Sezon içinde sakatlıklarla beraber birçok şanssızlık yaşasa da yarı final serisinin favorisi Galatasaray. Çünkü saha kenarında taraftarın inandığı iddaalı bir lider var; Ergin Ataman. Takımın iskeleti sağlam; Sinan Güler, Micov ve Lasme, yardımcılar formda; Chuck Davis, Blake Shillb,Jerrels ve Caleb Green. Enerji depoları full; McCollum ve Göksenin. En önemlisi, ülkemizin ve insanlığın içinde bulunduğu çok zor günlerde Abdi İpekçi'yi korkusuzca dolduran taraftarı. Bu sezon sahasında oynadığı 21 resmi maçta 2 mağlubiyet alan sarı kırmızılılar ortalama 83,9 sayı ile EuroCup'ta 5. sırada.

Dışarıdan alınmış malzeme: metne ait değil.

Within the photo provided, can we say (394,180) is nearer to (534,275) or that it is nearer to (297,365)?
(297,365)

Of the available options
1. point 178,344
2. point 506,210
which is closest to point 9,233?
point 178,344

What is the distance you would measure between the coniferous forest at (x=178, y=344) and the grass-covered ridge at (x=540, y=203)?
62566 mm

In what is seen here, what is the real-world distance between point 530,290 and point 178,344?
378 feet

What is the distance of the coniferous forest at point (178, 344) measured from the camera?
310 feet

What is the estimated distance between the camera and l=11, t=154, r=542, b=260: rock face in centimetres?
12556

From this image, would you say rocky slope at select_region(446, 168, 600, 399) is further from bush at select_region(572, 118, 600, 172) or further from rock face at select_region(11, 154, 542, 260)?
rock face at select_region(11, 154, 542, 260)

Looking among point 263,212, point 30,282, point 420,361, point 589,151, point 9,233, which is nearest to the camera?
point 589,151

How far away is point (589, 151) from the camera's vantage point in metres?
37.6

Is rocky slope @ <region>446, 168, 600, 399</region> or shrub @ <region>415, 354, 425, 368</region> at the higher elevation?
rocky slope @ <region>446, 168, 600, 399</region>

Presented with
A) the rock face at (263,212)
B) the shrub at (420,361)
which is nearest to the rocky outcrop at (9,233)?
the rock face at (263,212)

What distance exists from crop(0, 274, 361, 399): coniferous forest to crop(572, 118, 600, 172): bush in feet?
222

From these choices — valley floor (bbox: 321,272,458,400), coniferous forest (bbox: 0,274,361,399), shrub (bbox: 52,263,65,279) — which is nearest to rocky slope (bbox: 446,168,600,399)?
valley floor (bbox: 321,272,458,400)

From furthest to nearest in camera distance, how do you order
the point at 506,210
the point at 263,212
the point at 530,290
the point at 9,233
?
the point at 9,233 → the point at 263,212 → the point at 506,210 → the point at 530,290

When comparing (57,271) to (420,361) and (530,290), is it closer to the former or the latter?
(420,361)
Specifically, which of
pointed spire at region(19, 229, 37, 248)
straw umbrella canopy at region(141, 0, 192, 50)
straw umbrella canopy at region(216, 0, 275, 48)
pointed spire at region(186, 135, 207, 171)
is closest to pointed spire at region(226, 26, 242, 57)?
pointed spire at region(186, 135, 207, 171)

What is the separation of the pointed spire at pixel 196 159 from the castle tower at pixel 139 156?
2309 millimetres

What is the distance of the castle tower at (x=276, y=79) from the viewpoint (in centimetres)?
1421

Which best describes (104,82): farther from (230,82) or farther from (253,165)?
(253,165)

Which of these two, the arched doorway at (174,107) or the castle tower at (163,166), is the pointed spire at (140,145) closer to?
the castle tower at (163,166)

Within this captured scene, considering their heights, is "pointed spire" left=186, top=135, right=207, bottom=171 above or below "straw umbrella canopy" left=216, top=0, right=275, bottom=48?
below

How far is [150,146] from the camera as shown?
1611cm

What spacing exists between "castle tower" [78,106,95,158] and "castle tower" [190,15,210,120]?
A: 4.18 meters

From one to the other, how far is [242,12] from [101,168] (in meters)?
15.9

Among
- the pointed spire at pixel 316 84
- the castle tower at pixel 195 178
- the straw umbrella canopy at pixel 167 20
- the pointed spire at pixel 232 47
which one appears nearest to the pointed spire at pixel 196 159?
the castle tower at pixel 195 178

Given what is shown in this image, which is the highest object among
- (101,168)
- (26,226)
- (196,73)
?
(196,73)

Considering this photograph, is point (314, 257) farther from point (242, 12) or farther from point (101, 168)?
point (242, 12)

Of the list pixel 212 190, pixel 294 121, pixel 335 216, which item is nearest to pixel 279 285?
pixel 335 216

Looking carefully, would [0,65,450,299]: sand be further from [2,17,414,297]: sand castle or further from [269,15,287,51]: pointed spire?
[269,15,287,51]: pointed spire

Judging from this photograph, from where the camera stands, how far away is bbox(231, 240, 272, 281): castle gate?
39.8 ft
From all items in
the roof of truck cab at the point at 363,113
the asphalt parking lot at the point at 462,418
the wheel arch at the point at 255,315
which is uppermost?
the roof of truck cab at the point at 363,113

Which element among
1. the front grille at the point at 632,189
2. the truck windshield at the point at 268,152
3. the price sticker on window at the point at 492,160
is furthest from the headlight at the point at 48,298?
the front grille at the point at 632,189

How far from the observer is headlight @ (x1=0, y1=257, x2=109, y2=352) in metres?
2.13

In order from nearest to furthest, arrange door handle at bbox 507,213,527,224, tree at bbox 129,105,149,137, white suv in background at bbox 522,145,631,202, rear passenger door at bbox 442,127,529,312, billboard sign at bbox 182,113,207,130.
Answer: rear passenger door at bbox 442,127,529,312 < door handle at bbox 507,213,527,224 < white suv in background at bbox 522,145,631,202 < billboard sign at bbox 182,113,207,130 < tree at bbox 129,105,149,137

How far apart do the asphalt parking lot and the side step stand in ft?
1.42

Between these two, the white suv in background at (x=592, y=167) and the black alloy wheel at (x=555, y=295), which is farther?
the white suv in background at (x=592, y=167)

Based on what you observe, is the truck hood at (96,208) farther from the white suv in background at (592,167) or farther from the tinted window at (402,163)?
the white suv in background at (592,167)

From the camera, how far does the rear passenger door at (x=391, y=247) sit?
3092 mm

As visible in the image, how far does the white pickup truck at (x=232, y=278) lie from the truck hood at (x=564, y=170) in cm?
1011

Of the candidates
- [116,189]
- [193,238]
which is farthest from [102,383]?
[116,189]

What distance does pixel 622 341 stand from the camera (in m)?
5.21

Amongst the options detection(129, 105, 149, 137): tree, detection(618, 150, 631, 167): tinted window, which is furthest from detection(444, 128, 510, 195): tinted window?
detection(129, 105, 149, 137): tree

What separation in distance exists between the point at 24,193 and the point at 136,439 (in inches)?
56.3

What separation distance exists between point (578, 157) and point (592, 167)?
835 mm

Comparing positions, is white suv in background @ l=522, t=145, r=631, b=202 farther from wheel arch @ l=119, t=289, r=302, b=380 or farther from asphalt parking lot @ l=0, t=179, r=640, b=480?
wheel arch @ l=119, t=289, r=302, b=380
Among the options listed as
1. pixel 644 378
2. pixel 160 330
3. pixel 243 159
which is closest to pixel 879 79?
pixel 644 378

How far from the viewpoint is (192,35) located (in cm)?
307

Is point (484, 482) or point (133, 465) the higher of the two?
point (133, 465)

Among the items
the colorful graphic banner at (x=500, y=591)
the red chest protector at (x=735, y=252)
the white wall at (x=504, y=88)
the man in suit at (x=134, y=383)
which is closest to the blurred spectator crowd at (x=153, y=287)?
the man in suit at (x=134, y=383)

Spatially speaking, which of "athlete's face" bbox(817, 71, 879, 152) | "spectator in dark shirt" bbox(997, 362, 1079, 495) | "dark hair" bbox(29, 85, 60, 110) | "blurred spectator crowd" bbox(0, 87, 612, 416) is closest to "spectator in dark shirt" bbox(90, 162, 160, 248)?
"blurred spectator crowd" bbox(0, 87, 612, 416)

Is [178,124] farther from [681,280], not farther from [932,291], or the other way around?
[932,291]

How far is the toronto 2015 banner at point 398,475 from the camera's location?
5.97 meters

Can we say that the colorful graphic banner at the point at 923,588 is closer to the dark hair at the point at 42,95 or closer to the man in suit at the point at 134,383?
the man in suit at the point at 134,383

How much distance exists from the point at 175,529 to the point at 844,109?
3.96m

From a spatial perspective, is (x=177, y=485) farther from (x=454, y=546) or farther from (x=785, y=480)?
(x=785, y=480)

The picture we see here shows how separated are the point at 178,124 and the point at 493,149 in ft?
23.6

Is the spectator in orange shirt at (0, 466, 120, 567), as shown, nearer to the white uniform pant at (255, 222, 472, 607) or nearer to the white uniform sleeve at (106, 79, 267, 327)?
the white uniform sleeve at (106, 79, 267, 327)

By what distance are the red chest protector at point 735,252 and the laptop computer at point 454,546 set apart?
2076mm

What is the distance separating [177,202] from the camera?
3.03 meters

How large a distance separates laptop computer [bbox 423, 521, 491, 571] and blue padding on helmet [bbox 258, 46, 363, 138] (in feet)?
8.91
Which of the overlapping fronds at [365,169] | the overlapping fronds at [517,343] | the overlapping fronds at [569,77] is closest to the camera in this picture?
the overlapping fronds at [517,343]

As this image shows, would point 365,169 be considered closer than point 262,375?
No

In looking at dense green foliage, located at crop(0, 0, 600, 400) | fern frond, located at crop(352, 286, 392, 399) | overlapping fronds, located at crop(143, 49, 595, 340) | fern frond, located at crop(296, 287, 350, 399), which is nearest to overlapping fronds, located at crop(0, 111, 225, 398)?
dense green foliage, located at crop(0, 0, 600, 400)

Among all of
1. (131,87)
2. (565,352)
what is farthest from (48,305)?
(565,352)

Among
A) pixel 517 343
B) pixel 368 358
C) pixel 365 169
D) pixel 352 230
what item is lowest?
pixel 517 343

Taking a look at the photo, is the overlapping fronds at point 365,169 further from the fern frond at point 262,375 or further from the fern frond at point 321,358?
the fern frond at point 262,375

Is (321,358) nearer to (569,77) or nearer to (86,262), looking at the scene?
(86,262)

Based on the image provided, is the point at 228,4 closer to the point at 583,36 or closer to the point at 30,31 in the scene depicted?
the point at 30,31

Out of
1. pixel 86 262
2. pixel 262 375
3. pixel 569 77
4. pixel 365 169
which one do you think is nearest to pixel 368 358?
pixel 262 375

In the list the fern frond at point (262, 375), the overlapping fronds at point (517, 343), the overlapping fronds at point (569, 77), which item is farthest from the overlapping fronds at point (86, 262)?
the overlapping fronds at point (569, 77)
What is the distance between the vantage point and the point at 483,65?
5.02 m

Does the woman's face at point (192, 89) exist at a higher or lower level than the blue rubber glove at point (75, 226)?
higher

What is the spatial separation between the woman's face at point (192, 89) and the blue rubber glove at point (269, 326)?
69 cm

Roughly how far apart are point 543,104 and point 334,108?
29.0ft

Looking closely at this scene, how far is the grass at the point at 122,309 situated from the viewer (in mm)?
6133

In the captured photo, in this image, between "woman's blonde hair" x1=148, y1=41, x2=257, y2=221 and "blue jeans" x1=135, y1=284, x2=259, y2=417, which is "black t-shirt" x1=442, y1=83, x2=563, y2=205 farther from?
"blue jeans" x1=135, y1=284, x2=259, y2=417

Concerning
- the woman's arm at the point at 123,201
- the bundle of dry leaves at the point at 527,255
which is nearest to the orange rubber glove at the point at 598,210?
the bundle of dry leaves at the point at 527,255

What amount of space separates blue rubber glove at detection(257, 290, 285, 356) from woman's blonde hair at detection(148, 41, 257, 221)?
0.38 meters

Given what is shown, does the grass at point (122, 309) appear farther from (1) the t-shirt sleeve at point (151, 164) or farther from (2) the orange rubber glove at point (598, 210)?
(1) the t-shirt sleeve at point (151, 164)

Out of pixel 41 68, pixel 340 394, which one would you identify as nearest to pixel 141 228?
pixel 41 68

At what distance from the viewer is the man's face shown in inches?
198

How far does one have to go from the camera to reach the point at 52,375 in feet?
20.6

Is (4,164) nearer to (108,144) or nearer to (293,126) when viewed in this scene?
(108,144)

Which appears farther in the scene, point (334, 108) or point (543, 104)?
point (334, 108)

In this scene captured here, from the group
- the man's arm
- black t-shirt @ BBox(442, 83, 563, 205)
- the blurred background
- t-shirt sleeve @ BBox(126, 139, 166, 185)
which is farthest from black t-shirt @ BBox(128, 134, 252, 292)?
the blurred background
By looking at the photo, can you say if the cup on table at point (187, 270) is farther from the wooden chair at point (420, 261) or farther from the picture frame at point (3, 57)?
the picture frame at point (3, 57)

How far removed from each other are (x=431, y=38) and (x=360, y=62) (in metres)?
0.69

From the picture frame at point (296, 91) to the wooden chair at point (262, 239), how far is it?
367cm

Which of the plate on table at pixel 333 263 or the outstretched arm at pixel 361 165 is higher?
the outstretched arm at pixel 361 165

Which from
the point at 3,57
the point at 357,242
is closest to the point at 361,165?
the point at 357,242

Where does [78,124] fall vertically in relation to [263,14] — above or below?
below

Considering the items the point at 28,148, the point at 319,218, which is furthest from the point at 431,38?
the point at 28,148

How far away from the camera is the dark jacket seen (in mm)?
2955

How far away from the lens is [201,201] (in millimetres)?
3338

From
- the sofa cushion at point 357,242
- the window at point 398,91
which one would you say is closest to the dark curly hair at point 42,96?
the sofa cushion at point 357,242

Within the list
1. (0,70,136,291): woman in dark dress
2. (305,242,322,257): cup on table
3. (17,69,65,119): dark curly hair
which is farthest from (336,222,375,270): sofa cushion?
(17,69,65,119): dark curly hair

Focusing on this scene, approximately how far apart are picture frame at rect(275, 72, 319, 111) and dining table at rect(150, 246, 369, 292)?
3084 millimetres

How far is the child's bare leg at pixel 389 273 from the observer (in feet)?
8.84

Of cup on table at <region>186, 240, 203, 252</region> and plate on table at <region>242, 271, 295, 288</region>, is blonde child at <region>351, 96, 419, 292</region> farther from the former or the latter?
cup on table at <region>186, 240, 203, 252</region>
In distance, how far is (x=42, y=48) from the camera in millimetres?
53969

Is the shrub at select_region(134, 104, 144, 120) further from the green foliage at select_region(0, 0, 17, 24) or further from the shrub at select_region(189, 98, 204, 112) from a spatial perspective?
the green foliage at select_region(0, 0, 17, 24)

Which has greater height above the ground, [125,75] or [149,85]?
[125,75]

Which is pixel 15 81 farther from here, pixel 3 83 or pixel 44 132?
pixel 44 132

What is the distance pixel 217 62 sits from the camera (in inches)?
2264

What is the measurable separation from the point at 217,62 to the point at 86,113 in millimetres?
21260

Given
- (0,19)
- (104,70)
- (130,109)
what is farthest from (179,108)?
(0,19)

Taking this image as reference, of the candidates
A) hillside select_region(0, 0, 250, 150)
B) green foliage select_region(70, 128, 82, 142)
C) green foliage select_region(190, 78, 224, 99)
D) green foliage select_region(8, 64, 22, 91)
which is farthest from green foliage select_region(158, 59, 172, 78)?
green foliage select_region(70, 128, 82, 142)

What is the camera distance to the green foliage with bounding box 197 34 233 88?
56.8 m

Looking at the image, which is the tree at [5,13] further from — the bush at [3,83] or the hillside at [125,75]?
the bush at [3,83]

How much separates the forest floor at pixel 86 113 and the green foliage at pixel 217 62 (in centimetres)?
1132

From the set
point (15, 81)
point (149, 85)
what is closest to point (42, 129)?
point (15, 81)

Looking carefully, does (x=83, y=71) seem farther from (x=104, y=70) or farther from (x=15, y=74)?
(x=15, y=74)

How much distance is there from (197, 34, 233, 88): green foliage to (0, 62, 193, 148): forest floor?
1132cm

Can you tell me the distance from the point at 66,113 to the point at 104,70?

Canaria'dan daha güçlü bir savunma takımıyız ve oyunu değiştirecek daha kaliteli oyuncu profiline sahip olduğumuz da aşikâr.
Normal sezonda aldığı 2 mağlubiyeti de deplasmanda alan ada ekibi, son 32 ve play-off'ta aldığı 3 mağlubiyeti de evinde aldı. Maç başına 19.4, toplam 388 asist ile Eurocup'ta topu en iyi paylaşan takım. Aynı zamanda 85,2 sayı ortalamasıyla ligin sayı lideri.
Parlayan bir yıldızı olmamasına rağmen, takım olgusunu benimseyen, beraber kazanıp, beraber kaybeden bir rakip Gran Canaria. Bunda da en büyük payı tabii ki tecrübeli koç Reneses'e vermemiz gerek. İspanyol antrenör de kupa koleksiyonuna bir yenisi eklemek ve parlak olan CV'sini biraz olsun güncelleme peşinde.
2.17'lik Sloven uzun Omic, takımın omurgası, %64'lük (101/158) 2 sayı isabeti nerdeyse kusursuz.
İspanyol guard Albert Oliver ve Kevin Pangos maç başına 9,5 asistle organizasyonu üstlenen iki isim. Kanadalı oyuncunun bu sezon eli çok sıcak. Pangos, (38/72) % 52,8'lik üçlük yüzdesi ile takımın ve ligin en iyi şütörü.
İki eski BJK'li Seeley, Brad Newley kanatlarda iyi tanıdığımız isimler. Sasu Salin'i de unutmamak lazım, Finlandiyalı guard 20 maçta 11.9 sayı ortalama tutturmuş durumda ve formda.
Valencia'dan bu sene gelen Pablo Aguilar, power forvet pozisyonunda cezacı. (%40 3'lük)
Süre/sorumluluk oranında, Alen Omic dışında, parkede yer alan her oyuncunun dış atış tehtidi var ve bu da onları eşleşmesi güç bir takım haline getiriyor. Tempoyu belirleyecek doğru oyun planı ve uygulaması serinin kilidi.
İlk maçta Abdi İpekçi'nin büyülü atmosferine, sabırlı ve oyuna nerede müdahale edeceğini bilen 15.000 taraftara çok ihitiyaç var. Serinin 80 dakika olduğunu unutmamak ve sakin kalabilmek çok mühim.
Çarşamba akşamı yaratılacak sinerji ile epik bir zafer ve biraz da sayı avantajı hiç fena olmaz. İyi şanslar Galatasaray Odeabank.